(Provided records Opens)

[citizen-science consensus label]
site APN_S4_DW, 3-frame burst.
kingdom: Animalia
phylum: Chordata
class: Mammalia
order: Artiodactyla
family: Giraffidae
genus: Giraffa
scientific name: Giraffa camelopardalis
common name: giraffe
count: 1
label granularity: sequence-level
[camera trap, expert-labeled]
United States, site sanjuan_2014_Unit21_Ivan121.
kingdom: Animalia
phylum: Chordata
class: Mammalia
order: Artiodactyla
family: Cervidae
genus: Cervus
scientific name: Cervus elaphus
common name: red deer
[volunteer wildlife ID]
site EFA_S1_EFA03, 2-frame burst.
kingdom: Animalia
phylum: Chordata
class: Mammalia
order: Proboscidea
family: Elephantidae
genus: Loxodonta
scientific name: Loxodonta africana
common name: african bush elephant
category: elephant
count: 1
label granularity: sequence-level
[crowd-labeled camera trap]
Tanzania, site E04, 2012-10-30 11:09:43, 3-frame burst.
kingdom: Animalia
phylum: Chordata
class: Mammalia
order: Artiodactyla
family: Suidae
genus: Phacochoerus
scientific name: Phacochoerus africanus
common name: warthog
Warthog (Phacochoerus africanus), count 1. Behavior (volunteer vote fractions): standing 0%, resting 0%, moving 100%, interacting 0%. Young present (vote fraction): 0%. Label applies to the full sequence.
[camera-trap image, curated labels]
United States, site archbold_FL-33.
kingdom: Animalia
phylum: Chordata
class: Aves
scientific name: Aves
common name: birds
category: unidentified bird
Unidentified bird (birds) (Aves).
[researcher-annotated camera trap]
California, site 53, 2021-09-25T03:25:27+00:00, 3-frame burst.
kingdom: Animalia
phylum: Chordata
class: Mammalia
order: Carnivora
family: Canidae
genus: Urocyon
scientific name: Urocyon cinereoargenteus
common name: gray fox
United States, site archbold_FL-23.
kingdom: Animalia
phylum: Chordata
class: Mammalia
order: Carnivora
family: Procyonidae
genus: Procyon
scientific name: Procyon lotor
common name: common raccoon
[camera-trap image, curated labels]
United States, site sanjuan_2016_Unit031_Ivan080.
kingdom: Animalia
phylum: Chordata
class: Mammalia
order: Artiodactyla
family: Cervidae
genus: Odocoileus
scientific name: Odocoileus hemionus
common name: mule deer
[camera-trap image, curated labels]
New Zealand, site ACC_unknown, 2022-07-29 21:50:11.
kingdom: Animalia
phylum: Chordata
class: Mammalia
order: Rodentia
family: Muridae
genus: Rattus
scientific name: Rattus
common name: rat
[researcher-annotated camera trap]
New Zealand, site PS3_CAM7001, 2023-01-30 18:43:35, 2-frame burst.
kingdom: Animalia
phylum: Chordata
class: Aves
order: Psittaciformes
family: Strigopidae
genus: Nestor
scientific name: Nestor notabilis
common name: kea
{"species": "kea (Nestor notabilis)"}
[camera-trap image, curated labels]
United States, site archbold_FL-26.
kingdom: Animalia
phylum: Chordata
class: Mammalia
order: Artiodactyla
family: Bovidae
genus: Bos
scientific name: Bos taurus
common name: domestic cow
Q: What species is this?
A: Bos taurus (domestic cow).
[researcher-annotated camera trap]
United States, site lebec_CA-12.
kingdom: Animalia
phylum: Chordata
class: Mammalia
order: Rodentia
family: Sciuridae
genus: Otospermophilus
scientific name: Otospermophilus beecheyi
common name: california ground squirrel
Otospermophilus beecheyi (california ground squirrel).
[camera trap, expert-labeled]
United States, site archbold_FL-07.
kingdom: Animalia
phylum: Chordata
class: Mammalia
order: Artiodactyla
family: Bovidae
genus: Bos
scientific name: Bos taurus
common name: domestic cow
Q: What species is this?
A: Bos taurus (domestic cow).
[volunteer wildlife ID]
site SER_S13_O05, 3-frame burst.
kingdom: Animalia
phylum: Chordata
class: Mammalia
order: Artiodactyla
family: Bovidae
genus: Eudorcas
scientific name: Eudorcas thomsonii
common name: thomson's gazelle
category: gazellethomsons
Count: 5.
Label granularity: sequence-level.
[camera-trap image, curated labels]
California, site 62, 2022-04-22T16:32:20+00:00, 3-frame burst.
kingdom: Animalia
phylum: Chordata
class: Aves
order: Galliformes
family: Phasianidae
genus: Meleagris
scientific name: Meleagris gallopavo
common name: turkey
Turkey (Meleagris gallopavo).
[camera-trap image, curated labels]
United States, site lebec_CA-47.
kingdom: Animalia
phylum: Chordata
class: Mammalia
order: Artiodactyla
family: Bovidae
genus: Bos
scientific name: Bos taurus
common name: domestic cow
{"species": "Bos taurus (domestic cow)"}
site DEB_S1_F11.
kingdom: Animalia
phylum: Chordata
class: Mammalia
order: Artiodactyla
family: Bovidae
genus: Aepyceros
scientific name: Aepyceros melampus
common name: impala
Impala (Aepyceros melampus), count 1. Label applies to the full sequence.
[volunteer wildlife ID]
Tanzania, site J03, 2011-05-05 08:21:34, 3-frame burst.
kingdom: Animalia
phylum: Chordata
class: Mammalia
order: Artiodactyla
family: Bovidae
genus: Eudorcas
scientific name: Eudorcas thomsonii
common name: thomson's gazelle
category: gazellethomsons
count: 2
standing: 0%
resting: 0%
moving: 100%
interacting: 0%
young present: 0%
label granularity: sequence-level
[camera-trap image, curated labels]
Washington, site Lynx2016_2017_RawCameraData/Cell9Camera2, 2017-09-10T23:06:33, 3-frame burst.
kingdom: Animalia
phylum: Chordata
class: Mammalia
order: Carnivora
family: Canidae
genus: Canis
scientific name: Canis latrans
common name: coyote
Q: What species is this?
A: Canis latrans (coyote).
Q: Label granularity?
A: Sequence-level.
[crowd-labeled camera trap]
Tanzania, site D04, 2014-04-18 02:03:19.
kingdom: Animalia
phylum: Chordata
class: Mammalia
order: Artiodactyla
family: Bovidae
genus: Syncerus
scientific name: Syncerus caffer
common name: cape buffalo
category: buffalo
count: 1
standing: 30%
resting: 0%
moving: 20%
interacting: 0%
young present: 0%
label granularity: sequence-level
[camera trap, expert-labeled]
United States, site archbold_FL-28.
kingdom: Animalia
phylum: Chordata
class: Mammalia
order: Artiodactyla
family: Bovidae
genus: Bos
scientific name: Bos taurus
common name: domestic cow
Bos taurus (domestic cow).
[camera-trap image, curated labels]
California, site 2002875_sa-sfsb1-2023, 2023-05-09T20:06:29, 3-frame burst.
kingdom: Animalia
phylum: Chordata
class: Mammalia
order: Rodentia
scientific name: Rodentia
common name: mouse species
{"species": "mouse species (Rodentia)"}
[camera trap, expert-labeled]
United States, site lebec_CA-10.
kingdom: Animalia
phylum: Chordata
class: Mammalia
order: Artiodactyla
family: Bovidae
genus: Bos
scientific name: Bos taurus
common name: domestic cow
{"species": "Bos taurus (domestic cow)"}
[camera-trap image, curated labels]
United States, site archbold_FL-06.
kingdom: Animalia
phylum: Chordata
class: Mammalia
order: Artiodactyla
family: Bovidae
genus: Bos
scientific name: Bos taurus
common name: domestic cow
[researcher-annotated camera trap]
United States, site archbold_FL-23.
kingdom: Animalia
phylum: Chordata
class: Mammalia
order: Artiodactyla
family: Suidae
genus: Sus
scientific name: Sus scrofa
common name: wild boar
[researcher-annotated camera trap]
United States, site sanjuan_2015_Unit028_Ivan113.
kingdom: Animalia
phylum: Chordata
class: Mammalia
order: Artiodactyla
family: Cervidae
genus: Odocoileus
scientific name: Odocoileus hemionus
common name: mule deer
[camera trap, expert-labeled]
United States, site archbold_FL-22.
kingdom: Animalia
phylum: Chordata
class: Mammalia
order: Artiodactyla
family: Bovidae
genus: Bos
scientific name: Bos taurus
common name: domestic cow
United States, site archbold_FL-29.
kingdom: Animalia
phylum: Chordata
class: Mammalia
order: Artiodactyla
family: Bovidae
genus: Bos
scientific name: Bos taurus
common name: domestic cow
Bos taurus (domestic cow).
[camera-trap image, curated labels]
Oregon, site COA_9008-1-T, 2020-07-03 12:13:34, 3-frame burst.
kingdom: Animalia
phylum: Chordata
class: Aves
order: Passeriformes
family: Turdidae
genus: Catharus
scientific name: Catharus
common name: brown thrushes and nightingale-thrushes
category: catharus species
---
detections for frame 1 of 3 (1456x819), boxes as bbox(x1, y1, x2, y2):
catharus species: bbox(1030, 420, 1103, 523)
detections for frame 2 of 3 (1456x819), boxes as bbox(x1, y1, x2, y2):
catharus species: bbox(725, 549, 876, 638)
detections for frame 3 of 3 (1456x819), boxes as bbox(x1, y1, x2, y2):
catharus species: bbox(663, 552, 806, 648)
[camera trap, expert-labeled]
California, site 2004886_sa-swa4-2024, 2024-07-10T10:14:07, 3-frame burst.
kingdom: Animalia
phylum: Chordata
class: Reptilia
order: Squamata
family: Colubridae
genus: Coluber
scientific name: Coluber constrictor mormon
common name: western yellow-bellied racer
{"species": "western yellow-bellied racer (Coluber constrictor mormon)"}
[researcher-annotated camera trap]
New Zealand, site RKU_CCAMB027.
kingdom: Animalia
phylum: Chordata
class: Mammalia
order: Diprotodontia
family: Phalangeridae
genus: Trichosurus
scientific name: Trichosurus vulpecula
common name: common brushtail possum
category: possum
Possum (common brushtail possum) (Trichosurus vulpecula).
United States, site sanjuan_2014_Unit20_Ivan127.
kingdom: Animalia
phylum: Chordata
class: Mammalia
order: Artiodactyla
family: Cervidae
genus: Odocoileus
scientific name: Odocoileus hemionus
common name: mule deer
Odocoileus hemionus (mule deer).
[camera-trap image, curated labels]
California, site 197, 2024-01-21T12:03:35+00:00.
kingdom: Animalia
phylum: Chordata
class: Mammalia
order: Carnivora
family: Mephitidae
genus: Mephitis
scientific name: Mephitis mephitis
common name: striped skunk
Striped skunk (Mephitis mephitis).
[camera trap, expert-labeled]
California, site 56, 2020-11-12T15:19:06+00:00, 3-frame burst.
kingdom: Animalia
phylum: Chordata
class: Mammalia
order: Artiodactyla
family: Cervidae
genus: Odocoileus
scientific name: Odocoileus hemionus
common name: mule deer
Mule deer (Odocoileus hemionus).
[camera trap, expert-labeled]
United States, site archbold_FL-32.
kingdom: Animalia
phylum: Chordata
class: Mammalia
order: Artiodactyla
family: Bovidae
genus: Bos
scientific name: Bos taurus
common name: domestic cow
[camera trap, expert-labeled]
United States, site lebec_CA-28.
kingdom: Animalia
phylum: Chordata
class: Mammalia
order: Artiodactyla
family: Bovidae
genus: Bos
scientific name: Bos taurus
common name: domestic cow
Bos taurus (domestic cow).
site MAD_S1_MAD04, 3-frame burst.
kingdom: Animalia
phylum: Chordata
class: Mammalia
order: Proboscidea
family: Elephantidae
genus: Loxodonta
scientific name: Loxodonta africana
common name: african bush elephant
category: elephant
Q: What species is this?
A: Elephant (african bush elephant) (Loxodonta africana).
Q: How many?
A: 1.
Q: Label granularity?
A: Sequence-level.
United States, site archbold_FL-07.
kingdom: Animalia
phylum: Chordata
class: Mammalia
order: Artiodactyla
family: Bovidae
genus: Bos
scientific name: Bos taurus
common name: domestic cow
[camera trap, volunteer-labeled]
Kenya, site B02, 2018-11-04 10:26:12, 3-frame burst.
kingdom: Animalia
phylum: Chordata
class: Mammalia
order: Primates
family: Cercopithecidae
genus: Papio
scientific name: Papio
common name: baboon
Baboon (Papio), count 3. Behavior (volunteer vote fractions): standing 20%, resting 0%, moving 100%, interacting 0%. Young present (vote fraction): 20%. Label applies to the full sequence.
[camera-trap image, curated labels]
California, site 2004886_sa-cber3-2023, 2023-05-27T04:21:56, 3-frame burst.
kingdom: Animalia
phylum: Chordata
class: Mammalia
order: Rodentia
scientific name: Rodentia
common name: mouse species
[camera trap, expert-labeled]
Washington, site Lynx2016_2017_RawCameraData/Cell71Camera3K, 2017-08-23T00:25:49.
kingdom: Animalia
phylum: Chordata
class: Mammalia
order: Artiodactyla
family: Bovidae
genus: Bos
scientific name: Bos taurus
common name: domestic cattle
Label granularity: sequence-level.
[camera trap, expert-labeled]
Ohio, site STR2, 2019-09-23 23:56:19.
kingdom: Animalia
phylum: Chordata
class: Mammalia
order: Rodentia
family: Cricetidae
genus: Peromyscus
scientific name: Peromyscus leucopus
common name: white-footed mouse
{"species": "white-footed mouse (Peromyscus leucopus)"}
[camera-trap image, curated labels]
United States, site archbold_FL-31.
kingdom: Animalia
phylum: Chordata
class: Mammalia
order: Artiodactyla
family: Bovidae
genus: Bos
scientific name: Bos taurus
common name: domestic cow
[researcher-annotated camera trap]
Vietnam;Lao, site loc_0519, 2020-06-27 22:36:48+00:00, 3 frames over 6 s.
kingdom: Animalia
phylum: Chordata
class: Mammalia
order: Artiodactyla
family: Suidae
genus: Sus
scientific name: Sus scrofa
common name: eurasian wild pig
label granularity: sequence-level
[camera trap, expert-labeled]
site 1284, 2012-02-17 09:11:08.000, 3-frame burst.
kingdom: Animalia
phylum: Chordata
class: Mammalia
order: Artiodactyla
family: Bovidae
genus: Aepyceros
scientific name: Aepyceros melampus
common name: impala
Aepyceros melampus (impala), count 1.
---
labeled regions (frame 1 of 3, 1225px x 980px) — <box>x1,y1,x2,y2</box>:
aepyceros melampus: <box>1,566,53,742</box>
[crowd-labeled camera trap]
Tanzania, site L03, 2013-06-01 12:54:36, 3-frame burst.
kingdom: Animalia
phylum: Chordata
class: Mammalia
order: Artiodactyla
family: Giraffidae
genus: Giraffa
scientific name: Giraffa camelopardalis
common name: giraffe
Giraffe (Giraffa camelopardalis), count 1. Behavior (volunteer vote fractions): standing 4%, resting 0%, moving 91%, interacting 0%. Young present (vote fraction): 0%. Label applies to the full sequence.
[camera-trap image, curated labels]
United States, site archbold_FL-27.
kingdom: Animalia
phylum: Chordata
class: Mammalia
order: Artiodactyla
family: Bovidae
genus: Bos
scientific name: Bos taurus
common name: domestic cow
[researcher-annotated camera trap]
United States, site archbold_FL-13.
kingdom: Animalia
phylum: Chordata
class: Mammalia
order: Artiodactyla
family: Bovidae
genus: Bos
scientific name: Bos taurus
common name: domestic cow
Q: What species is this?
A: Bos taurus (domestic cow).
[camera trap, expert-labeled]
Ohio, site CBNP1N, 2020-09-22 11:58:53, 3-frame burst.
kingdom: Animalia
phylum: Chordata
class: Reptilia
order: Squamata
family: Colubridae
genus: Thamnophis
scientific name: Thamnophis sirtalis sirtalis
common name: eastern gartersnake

(Provided records Closes)

Exercise aim – Copy out, from the data above, each line where the string "Ohio" is present.

Exercise response –
Ohio, site STR2, 2019-09-23 23:56:19.
Ohio, site CBNP1N, 2020-09-22 11:58:53, 3-frame burst.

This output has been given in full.